Your task is to copy every record exactly.

** begin **

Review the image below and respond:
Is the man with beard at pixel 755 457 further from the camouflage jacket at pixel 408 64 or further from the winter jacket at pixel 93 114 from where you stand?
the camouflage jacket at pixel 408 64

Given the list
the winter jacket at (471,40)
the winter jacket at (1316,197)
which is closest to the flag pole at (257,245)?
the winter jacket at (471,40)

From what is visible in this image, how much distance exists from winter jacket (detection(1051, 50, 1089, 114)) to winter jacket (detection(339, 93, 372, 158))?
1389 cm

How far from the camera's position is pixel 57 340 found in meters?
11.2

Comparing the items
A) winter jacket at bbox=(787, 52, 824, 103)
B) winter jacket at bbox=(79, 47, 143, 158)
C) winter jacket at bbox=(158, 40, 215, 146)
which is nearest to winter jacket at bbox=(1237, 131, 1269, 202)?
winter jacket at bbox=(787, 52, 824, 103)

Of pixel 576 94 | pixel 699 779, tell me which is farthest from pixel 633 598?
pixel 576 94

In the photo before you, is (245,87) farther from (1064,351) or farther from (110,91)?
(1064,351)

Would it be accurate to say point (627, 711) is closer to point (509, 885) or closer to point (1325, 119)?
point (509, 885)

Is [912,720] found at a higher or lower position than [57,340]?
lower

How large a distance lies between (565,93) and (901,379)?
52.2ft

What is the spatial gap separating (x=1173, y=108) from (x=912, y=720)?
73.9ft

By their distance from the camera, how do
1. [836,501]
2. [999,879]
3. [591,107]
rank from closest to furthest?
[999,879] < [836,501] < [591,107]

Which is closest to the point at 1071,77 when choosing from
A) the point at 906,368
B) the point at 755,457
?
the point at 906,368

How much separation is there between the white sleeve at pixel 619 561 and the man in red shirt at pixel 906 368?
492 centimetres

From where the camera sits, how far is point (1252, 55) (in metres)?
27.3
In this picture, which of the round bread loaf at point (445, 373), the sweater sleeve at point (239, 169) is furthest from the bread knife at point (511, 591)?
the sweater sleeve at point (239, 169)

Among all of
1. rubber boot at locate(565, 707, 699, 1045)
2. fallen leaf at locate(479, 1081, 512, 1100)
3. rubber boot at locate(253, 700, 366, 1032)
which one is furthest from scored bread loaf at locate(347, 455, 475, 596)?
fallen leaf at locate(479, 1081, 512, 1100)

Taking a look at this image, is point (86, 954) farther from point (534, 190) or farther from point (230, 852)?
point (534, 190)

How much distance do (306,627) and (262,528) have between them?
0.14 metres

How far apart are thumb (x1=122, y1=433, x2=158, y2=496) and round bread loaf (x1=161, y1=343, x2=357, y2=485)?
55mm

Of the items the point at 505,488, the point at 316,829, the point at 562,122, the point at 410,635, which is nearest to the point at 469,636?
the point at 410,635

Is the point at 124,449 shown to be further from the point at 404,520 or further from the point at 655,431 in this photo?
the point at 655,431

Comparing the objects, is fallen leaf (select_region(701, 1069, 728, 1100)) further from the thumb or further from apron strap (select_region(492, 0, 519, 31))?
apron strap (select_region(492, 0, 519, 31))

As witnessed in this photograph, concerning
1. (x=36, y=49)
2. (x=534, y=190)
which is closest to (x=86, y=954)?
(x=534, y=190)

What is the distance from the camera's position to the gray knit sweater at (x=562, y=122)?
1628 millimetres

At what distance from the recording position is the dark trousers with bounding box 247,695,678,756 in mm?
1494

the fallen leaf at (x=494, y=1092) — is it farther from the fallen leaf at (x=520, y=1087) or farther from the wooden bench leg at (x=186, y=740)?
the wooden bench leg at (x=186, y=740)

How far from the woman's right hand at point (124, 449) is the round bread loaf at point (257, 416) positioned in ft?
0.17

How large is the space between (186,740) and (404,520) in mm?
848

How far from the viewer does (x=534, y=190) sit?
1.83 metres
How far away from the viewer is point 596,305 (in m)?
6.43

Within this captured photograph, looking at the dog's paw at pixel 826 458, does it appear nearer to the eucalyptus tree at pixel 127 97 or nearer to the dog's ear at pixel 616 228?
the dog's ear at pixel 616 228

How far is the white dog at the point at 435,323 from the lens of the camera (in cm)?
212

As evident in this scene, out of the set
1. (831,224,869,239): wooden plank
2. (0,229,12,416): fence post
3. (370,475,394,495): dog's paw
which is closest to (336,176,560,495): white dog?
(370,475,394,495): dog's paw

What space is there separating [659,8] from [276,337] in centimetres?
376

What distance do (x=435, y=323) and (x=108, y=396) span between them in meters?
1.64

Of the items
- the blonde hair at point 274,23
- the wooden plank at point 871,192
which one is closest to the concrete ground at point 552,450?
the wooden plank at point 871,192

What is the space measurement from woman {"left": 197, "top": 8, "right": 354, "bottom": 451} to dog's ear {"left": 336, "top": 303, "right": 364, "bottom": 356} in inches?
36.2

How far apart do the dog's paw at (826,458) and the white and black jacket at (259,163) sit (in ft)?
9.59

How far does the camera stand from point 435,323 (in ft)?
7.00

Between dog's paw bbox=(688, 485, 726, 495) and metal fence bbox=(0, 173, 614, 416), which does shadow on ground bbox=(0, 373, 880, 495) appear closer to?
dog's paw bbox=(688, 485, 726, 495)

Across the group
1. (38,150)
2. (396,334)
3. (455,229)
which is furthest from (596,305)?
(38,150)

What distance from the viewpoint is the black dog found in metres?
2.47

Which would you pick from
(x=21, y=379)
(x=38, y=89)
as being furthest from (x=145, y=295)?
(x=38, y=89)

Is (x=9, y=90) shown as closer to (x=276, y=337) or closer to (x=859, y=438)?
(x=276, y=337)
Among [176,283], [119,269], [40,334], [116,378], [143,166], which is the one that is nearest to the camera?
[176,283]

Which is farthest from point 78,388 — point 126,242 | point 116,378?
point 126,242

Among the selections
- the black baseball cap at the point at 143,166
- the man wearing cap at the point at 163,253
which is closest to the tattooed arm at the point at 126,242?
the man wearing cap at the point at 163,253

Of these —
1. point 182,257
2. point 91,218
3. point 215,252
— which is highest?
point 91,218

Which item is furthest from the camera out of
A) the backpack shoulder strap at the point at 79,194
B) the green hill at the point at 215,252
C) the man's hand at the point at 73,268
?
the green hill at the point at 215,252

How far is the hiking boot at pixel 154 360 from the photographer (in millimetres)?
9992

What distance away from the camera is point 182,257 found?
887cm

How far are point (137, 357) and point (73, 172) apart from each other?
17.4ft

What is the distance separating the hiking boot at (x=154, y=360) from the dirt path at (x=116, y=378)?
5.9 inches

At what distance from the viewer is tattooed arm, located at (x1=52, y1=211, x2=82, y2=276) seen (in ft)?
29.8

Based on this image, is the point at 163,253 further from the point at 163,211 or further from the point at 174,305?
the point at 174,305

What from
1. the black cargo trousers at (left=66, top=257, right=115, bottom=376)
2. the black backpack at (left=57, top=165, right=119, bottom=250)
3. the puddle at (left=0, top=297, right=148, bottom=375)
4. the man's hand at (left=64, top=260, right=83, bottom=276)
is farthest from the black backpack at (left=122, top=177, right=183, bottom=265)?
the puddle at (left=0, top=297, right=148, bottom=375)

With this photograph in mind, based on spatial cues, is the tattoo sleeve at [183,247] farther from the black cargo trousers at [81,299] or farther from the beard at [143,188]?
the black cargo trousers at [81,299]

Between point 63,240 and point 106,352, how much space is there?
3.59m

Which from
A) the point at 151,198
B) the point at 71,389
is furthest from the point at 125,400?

** end **

▶ [WRITTEN RESPONSE]
Review the image below and respond:
Is the man with beard at pixel 755 457 further from the camouflage jacket at pixel 408 64 or further from the winter jacket at pixel 93 114 from where you stand?
the camouflage jacket at pixel 408 64

Given the list
the winter jacket at (471,40)
the winter jacket at (1316,197)
which is closest to the flag pole at (257,245)?
the winter jacket at (471,40)

From what is visible in this image, how much distance exists from winter jacket (detection(1051, 50, 1089, 114)) to winter jacket (detection(339, 93, 372, 158))?
1389 cm

How far from the camera's position is pixel 57 340 found in meters?
11.2

Comparing the items
A) winter jacket at bbox=(787, 52, 824, 103)
B) winter jacket at bbox=(79, 47, 143, 158)
C) winter jacket at bbox=(158, 40, 215, 146)
which is nearest to winter jacket at bbox=(1237, 131, 1269, 202)?
winter jacket at bbox=(787, 52, 824, 103)

Of pixel 576 94 | pixel 699 779, tell me which is farthest from pixel 633 598?
pixel 576 94

In the photo before you, is (245,87) farther from (1064,351) or farther from (110,91)?
(1064,351)

Would it be accurate to say point (627, 711) is closer to point (509, 885) or closer to point (1325, 119)?
point (509, 885)

Is [912,720] found at a higher or lower position than [57,340]?
lower

How large a distance lies between (565,93) and (901,379)?
52.2ft

What is the spatial gap separating (x=1173, y=108) from (x=912, y=720)?
73.9ft

By their distance from the camera, how do
1. [836,501]
2. [999,879]
3. [591,107]
rank from closest to furthest?
[999,879] < [836,501] < [591,107]

Which is closest to the point at 1071,77 when choosing from
A) the point at 906,368
B) the point at 755,457
?
the point at 906,368

How much separation is there between the white sleeve at pixel 619 561 and the man in red shirt at pixel 906 368?
492 centimetres

From where the camera sits, how far is point (1252, 55) (in metres)?
27.3
In this picture, which of the round bread loaf at point (445, 373), the sweater sleeve at point (239, 169) is furthest from the bread knife at point (511, 591)?
the sweater sleeve at point (239, 169)

Among all of
1. rubber boot at locate(565, 707, 699, 1045)
2. fallen leaf at locate(479, 1081, 512, 1100)
3. rubber boot at locate(253, 700, 366, 1032)
which one is furthest from scored bread loaf at locate(347, 455, 475, 596)?
fallen leaf at locate(479, 1081, 512, 1100)

Taking a look at this image, is point (86, 954) farther from point (534, 190) or farther from point (230, 852)?
point (534, 190)

How much distance do (306,627) and (262,528) have between them?
0.14 metres

How far apart are thumb (x1=122, y1=433, x2=158, y2=496) and round bread loaf (x1=161, y1=343, x2=357, y2=485)?
55mm

Of the items the point at 505,488, the point at 316,829, the point at 562,122, the point at 410,635, which is nearest to the point at 469,636?
the point at 410,635

Is the point at 124,449 shown to be further from the point at 404,520 or further from the point at 655,431 in this photo?
the point at 655,431

Comparing the objects, is fallen leaf (select_region(701, 1069, 728, 1100)) further from the thumb or further from apron strap (select_region(492, 0, 519, 31))?
apron strap (select_region(492, 0, 519, 31))

As witnessed in this photograph, concerning
1. (x=36, y=49)
2. (x=534, y=190)
which is closest to (x=86, y=954)?
(x=534, y=190)

What is the distance from the camera's position to the gray knit sweater at (x=562, y=122)?
1628 millimetres

At what distance from the recording position is the dark trousers with bounding box 247,695,678,756 in mm?
1494

the fallen leaf at (x=494, y=1092) — is it farther from the fallen leaf at (x=520, y=1087) or farther from the wooden bench leg at (x=186, y=740)?
the wooden bench leg at (x=186, y=740)

How far from the woman's right hand at point (124, 449) is the round bread loaf at point (257, 416) positioned in ft?
0.17

How large is the space between (186,740) and (404,520) in mm?
848

How far from the viewer does (x=534, y=190) sit?
1.83 metres
How far away from the viewer is point 596,305 (in m)?
6.43

Within this captured photograph, looking at the dog's paw at pixel 826 458, does it appear nearer to the eucalyptus tree at pixel 127 97 or nearer to the dog's ear at pixel 616 228?
the dog's ear at pixel 616 228

How far is the white dog at the point at 435,323 from the lens of the camera (in cm)?
212

As evident in this scene, out of the set
1. (831,224,869,239): wooden plank
2. (0,229,12,416): fence post
3. (370,475,394,495): dog's paw
which is closest to (336,176,560,495): white dog?
(370,475,394,495): dog's paw

What space is there separating [659,8] from [276,337] in centimetres?
376

What distance do (x=435, y=323) and (x=108, y=396) span between them in meters?
1.64

Of the items
- the blonde hair at point 274,23
- the wooden plank at point 871,192
which one is closest to the concrete ground at point 552,450?
the wooden plank at point 871,192

What is the space measurement from woman {"left": 197, "top": 8, "right": 354, "bottom": 451} to dog's ear {"left": 336, "top": 303, "right": 364, "bottom": 356} in inches?
36.2

How far apart do the dog's paw at (826,458) and the white and black jacket at (259,163) sit (in ft)?
9.59

How far does the camera stand from point 435,323 (in ft)?
7.00

Between dog's paw bbox=(688, 485, 726, 495) and metal fence bbox=(0, 173, 614, 416), which does shadow on ground bbox=(0, 373, 880, 495) appear closer to?
dog's paw bbox=(688, 485, 726, 495)

Across the group
1. (38,150)
2. (396,334)
3. (455,229)
which is furthest from (596,305)?
(38,150)

What distance from the viewpoint is the black dog found in metres?
2.47

Which would you pick from
(x=21, y=379)
(x=38, y=89)
as being furthest from (x=145, y=295)?
(x=38, y=89)

Is (x=9, y=90) shown as closer to (x=276, y=337) or closer to (x=859, y=438)?
(x=276, y=337)
Among [176,283], [119,269], [40,334], [116,378], [143,166], which is the one that is nearest to the camera?
[176,283]

Which is farthest from point 78,388 — point 126,242 | point 116,378?
point 126,242

Among the selections
- the black baseball cap at the point at 143,166
- the man wearing cap at the point at 163,253
which is closest to the tattooed arm at the point at 126,242?
the man wearing cap at the point at 163,253

Of these —
1. point 182,257
2. point 91,218
3. point 215,252
— which is highest?
point 91,218

Which item is furthest from the camera out of
A) the backpack shoulder strap at the point at 79,194
B) the green hill at the point at 215,252
C) the man's hand at the point at 73,268
?
the green hill at the point at 215,252

How far is the hiking boot at pixel 154 360 from the photographer (in millimetres)?
9992

What distance away from the camera is point 182,257 found?
887cm

How far are point (137, 357) and point (73, 172) apart from each other?
17.4ft

What is the distance separating the hiking boot at (x=154, y=360) from the dirt path at (x=116, y=378)?
5.9 inches

At what distance from the viewer is tattooed arm, located at (x1=52, y1=211, x2=82, y2=276) seen (in ft)?
29.8

Based on this image, is the point at 163,253 further from the point at 163,211 or further from the point at 174,305?
the point at 174,305

What from
1. the black cargo trousers at (left=66, top=257, right=115, bottom=376)
2. the black backpack at (left=57, top=165, right=119, bottom=250)
3. the puddle at (left=0, top=297, right=148, bottom=375)
4. the man's hand at (left=64, top=260, right=83, bottom=276)
is farthest from the black backpack at (left=122, top=177, right=183, bottom=265)?
the puddle at (left=0, top=297, right=148, bottom=375)

With this photograph in mind, based on spatial cues, is the tattoo sleeve at [183,247] farther from the black cargo trousers at [81,299] or farther from the beard at [143,188]?
the black cargo trousers at [81,299]

Between point 63,240 and point 106,352, how much space is there?
3.59m

Which from
A) the point at 151,198
B) the point at 71,389
is furthest from the point at 125,400?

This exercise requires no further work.